While she was in India with her sister, her husband died after shrapnel pierced his heart at the Battle of Istabulat on 21 April 1917 while commanding his battery. He was buried at Basra War Cemetery in Iraq. Her eldest son, who became the 20th Earl of Suffolk, was killed in 1941 by a bomb he was attempting to defuse and was succeeded by his six-year-old son, Michael Howard, 21st Earl of Suffolk.

===Later life===
In 1922, while riding in Charlton Park, she fell from her horse and broke her leg. Two years later in 1924, she again fell from her horse and broke several ribs.

Upon her father's death in 1904, he bequeathed her millions of dollars in his will, which stipulated that she had to live four months of every year in the United States. In 1930, she agreed to sell the Pelican Portrait of Queen Elizabeth I, which was at Charlton House, to Spink & Son for a rich collector. In 1934, she bought property on Magee Road at the foothills of the Santa Catalina Mountains in Oro Valley, Arizona from Matthew Baird III. In 1935, she hired architect Robert A. Morse to design her a house "that hinted at art deco" and featured five master bedrooms, air-conditioning, and "a bomb shelter that ran under the perimeter of the house." She called it "Forest Lodge" and owned the property until 1957 when she felt the nearby city of Tucson was encroaching on her property and sold it to the Sisters of the Immaculate Heart of Mary (which became the Immaculate Heart High School). She then purchased a 3,500 acre ranch in Oracle, Arizona, which today is part of Biosphere 2.

◇ ◇ ◇ ◇

● EXERCISE GOAL:
Using the biography excerpt, explain why she sold Forest Lodge in 1957. The saved data entries are not needed for this exercise.

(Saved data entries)
◇ ◇ ◇ ◇

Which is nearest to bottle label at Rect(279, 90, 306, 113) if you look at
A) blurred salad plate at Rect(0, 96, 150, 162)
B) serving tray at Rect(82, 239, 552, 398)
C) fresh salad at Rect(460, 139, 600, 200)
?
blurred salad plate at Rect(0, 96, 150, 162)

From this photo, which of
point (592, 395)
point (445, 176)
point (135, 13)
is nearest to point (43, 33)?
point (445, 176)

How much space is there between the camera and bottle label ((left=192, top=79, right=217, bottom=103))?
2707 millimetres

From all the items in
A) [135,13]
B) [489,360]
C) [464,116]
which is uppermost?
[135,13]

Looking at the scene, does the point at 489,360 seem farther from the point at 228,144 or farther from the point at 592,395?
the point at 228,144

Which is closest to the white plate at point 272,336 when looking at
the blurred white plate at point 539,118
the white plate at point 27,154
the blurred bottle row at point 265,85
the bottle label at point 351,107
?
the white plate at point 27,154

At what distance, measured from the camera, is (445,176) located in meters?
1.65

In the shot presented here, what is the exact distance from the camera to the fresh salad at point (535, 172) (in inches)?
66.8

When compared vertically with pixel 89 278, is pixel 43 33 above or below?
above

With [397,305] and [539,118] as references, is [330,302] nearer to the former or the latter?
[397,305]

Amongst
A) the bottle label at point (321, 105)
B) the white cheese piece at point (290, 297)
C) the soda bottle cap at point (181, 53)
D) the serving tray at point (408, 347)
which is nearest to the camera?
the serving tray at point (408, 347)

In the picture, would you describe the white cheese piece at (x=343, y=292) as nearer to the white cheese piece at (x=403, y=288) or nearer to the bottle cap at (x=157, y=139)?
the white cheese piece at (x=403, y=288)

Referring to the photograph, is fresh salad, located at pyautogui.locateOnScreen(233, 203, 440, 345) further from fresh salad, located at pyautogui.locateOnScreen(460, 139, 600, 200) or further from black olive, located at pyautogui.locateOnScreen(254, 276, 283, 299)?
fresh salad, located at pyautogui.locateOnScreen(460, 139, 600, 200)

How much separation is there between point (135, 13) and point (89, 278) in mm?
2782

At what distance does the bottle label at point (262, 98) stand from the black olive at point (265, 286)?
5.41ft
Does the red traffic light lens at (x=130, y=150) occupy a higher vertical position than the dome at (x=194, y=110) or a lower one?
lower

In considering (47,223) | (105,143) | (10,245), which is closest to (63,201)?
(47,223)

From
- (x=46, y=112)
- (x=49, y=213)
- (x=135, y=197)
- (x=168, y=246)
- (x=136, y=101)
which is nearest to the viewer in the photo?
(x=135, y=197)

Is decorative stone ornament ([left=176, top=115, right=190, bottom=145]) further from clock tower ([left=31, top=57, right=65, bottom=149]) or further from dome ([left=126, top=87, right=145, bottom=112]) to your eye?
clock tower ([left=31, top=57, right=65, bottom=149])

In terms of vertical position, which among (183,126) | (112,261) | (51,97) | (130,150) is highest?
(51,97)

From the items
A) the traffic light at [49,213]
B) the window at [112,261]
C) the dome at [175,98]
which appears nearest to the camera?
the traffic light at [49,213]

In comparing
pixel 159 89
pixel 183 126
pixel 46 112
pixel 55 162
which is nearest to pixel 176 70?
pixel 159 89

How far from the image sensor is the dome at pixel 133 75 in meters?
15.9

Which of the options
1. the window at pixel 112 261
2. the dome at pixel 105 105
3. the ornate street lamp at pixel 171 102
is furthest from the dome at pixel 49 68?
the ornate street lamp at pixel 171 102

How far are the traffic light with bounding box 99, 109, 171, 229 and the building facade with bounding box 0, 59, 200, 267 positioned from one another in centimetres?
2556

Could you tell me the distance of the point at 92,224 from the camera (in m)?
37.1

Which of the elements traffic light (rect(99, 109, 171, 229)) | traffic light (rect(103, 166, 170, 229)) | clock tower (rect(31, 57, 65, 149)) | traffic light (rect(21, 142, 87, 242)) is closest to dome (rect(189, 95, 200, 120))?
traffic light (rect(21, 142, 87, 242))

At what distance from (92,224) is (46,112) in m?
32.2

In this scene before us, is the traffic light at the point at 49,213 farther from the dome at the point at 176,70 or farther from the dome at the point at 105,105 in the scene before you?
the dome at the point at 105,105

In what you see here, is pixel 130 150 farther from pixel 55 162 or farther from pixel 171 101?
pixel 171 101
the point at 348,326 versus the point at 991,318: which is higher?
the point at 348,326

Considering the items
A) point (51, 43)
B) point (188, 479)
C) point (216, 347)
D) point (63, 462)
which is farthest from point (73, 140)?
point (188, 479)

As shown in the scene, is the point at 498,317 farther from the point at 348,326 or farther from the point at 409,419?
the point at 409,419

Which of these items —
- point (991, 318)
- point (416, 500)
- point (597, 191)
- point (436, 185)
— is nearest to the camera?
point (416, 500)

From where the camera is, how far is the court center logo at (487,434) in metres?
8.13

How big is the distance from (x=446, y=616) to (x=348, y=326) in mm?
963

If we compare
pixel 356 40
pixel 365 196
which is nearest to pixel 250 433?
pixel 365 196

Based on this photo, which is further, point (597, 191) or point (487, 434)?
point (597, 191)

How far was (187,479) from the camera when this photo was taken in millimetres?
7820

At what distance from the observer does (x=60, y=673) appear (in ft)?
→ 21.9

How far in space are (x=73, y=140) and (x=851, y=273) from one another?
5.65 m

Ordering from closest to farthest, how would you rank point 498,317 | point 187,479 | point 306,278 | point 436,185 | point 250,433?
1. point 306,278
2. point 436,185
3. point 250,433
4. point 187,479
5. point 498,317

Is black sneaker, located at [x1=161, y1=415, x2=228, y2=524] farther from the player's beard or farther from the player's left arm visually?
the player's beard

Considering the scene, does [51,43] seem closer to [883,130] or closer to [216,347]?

◇ ◇ ◇ ◇

● ANSWER TO THE PROBLEM:
She sold Forest Lodge in 1957 because she felt that the nearby city of Tucson was encroaching on her property. She sold it to the Sisters of the Immaculate Heart of Mary.